Die Theresienkapelle
Ein unscheinbarer Schatz im Singener Süden
Singen. Unscheinbar steht sie in der Singener Südstadt. Wer nicht weiß, dass sie da ist, kann leicht an ihr vorbeifahren. Die Theresienkapelle gehört baulich zu den eher kleinen Gotteshäusern – selbst, wenn man nur die in Singen betrachtet. Doch wer ihre Geschichte kennt, der weiß, welch einmaliger Schatz sich hier verbirgt. Und wie eng dieser mit Wilhelm Waibel verknüpft ist. Denn von Anfang an hat er die Kapelle begleitet, hat sich für deren Erhalt eingesetzt und zahlreiche Beiträge für Bücher und Ausstellungen über sie verfasst.

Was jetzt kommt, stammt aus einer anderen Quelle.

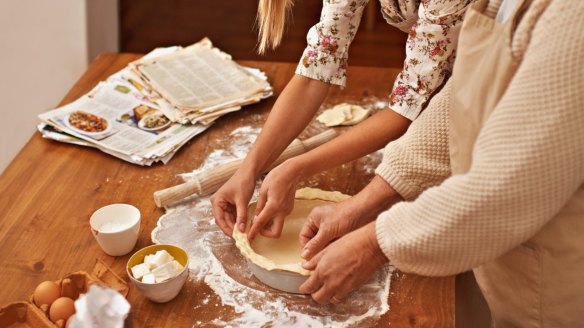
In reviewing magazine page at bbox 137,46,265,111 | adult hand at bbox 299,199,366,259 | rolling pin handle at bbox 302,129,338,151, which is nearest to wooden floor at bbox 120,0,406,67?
magazine page at bbox 137,46,265,111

Der Ort, an dem die Kapelle heute steht, hat eine dunkle Vergangenheit: Während dem Zweiten Weltkrieg mussten hier Zwangsarbeiter aus dem Osten leben, die in den Singener Firmen eingesetzt wurden. Nach dem Krieg wechselten die Insassen: Aus dem Zwangsarbeiterlager wird ein Kriegsgefangenenlager für deutsche Soldaten. Willi Waibel erinnert sich in einem Beitrag für das Begleitband einer Ausstellung anlässlich des 70-jährigen Bestehens der Kapelle: „Meine Heimatstadt Singen am Hohentwiel ist von der französischen Armee besetzt und ich, fast zwölf Jahre alt, bin als Messdiener unterwegs zu einem außergewöhnlichen Gottesdienst: Weihnachtsmesse mit gefangenen deutschen Soldaten im Kriegsgefangenenlager im Singener Industriegebiet.“
Im März 1946 erhielt das Gefangenenlager einen neuen Kommandanten: Jean Le Pan de Ligny. „Der Geist hat sich durch den Wechsel in der Führung spürbar verändert, es ist menschlicher geworden im Lager Bonaparte“, schreibt Willi Waibel. Kommandant de Ligny ist es dann auch, der den Gefangenen den Auftrag für den Bau einer kleinen Kirche gibt und am 9. November 1947 wird die Weihe der Kapelle St. Theresia gefeiert.
Eine unsichere Zukunft
Im September 1948 wird das Lager aufgelöst und damit beginnt die unsichere Zukunft der Theresienkapelle. Investieren wollte niemand in sie. Nur einzelne Personen setzten sich für ihren Erhalt ein. Darunter ein 23 Jahre alter Willi Waibel. In der Historie der Theresienkapelle auf deren Internetseite ist zu lesen: „1957 verfasste der damals 23-jährige Wilhelm Waibel einen Aufruf in der Lokalpresse, dass die Kapelle erhalten werden müsse. Er hatte als Messdiener in St. Josef Pfarrer Härtenstein zu Gottesdiensten in das Lager begleitet und wies in dem Artikel auf die Bedeutung der Kapelle als Symbol für Frieden und Versöhnung hin.“
Eine gesicherte Zukunft
Der Einsatz Waibels und Gleichgesinnter hatte Erfolg: Die Kapelle blieb bestehen und wurde ab den 1960er Jahren sogar wieder als Gotteshaus genutzt – von Gastarbeitern aus Italien. 1990 wurde sie Kulturdenkmal und 1997 schenkte die bisherige Besitzerin – die Georg Fischer AG – die Kapelle der Stadt Singen. 2006 gründete sich der Förderverein Theresienkapelle. Einer der Gründungsmitglieder: Willi Waibel.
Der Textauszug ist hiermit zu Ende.